Monday, April 12, 2010

Laird's first hit made Leyland "break out in a rash"

Gerald Laird was waiting at the mound when Jim Leyland came out to change pitchers in the ninth inning on Sunday.

"I think I'm getting poison ivy," the Tigers' manager said, scratching his wrist. "I'm breaking out in a rash."

"What do you mean?" the puzzled Laird asked.

"You just got a hit," Leyland replied.

When you start a season 0-for-17, you've got to be able to laugh at yourself.

And Laird did.

"I heard the boos in my last couple of at-bats," admitted Laird, who had singled in the bottom half of the eighth to finally end his hitless streak.

"But that's the way it is. Fans are fans. I wasn't getting the job done."

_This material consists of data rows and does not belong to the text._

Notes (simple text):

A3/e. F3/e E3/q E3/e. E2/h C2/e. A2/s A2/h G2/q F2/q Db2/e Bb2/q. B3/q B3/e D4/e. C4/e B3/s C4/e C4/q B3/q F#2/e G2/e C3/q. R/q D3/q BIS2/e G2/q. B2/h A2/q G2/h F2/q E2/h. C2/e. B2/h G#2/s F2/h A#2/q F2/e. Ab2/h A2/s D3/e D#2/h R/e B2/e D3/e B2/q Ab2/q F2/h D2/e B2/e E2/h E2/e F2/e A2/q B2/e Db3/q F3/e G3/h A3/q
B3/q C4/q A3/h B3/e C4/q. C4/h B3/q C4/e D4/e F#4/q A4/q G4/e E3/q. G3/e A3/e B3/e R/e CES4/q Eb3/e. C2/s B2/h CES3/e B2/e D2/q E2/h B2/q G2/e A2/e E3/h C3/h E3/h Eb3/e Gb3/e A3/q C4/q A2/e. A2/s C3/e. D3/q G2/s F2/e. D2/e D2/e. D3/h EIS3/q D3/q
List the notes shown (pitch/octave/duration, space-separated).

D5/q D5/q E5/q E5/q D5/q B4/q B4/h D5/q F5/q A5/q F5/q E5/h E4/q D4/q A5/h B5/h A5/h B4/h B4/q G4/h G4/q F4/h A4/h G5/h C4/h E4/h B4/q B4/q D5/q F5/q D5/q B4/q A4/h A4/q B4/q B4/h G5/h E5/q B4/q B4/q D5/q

"I really felt for him," Leyland said Monday. "But that's baseball. Lloyd McClendon (the Tigers' hitting coach) said one year he started 0-for-23."

And McClendon hit .625 in 11 postseason games for the Cubs and Pirates. As a kid, he belted five home runs on five swings in the 1971 Little League World Series, earning the nickname "Legendary Lloyd."

To my knowledge, nobody has yet called Gerald "Legendary Laird."

The fact that the Tigers won five of their first six games, helped ease Laird's personal pain a little.

When Laird's long-awaited first hit finally came, the Comerica Park crowd gave him a sarcastic standing ovation. "I think at least some of them were happy for me," he said, putting a positive spin on the situation.

"I had fouled a ball off my foot so it hurt to run and all the way to first base I'm thinking, 'Oh no, what if I get thrown out?' " Laird said.